REQUIRED WORK
In the forum thread about differentiating with respect to 3D rotation matrices, reproduce the passage starting at "I have a class" and ending at "the rotation matrices.".

GIVEN TEXT
----------------------------------------
Derivative of matrix vector product with respect to $3$D rotation matrices.

Question

I have a class of probability densities that are indexed by $3$D rotation matrices. I am working on an estimation problem, so I want to find the fisher information, but that requires taking derivatives of the densities with respect to the rotation matrices.

Let $Q\in \mathbb{R}^{3\times 3}$ be a $3$D rotation matrix, and let $f(Q) = Y_1(Q)\cdots Y_n(Q) x \in R^{n}$ be a function that maps a rotation matrix to a vector in $\mathbb{R}^n$ where $Y_i(Q)$ are matrices that are a function of $Q$ and $x$ a constant vector, what is the derivative of $f$ with respect to $Q$:

$$\frac{\partial f}{\partial Q}$$.

Thank you!

Answer 1

In general, if you have a function $F:V\to W$ between two normed vector spaces (say over the field $\Bbb{R}$), then given a point $\alpha\in V$, the derivative $DF_{\alpha}$ (also commonly denoted as $dF_{\alpha}$) is by definition a linear transformation $V\to W$; i.e $DF_{\alpha} \in \mathcal{L}(V,W)$, so you can evaluate on a vector $v\in V$ to get $DF_{\alpha}(v) \in W$.

Now with this introduction out of the way, all the familiar rules of differential calculus (eg chain rule, product rule etc) all work as usual. In your case, $V= M_{n\times n}(\Bbb{R})$ and $W = \Bbb{R}^n$, and so the product rule (differentiate each function successively and leave all others untouched, in the same order) implies that \begin{align} Df &= \sum_{k=1}^n Y_1\cdots Y_{k-1} \cdot(DY_k)\cdot Y_{k+1} \cdots Y_n \cdot x. \end{align} This is a slightly condensed notation, where we do not say where things are being evaluated. If we want to be slightly more explicit, then for all $Q,\xi\in V$ we have \begin{align} Df_Q[\xi] &= \sum_{k=1}^n Y_1(Q)\cdots Y_{k-1} \cdot(DY_k)_Q[\xi]\cdot Y_{k+1}(Q) \cdots Y_n(Q) \cdot x \quad \in W \end{align} Without further information, this is about as simple as it can get.
----------------------------------------
LISTED RECORDS
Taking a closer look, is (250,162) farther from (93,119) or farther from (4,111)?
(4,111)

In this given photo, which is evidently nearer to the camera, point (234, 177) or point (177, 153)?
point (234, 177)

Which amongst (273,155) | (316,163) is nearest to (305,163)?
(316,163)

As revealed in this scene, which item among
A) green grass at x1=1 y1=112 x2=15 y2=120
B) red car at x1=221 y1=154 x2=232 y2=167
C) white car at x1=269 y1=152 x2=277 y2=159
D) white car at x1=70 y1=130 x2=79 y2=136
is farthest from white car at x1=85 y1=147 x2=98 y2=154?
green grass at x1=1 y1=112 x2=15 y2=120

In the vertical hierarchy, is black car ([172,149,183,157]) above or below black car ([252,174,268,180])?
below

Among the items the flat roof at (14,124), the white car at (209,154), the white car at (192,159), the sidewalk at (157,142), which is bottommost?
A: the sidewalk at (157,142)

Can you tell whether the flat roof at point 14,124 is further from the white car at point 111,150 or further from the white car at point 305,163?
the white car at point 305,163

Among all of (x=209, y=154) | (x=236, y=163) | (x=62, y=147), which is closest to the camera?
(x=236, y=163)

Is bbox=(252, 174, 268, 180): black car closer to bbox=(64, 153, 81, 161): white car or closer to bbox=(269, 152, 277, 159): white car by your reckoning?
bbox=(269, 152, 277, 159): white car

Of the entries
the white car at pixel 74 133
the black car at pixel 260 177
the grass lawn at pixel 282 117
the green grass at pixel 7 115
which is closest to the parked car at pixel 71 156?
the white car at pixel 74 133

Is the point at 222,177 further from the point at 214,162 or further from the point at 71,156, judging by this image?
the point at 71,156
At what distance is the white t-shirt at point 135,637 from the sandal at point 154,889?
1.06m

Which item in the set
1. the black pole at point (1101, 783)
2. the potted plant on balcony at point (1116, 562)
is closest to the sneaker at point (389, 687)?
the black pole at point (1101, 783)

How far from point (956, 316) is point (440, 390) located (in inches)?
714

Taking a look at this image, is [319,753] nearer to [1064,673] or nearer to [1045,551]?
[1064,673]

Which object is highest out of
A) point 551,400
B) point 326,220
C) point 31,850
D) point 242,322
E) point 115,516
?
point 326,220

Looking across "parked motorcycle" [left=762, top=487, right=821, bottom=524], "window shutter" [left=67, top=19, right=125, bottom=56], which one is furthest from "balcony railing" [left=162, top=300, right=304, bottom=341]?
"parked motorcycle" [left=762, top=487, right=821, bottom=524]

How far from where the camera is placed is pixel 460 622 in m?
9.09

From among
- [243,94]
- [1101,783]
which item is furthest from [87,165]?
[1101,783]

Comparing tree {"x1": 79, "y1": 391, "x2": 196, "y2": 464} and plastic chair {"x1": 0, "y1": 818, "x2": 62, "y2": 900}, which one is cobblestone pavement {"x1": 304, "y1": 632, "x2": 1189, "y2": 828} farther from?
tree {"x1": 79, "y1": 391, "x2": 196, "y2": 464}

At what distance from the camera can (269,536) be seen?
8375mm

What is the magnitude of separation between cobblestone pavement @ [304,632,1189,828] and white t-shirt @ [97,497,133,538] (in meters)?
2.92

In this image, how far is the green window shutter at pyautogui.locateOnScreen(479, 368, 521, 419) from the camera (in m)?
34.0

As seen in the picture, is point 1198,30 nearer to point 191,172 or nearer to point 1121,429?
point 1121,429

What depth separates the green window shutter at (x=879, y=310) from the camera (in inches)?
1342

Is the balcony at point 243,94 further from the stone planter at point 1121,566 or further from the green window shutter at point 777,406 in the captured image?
----------------------------------------
WRITTEN ANSWER
I have a class of probability densities that are indexed by $3$D rotation matrices. I am working on an estimation problem, so I want to find the fisher information, but that requires taking derivatives of the densities with respect to the rotation matrices.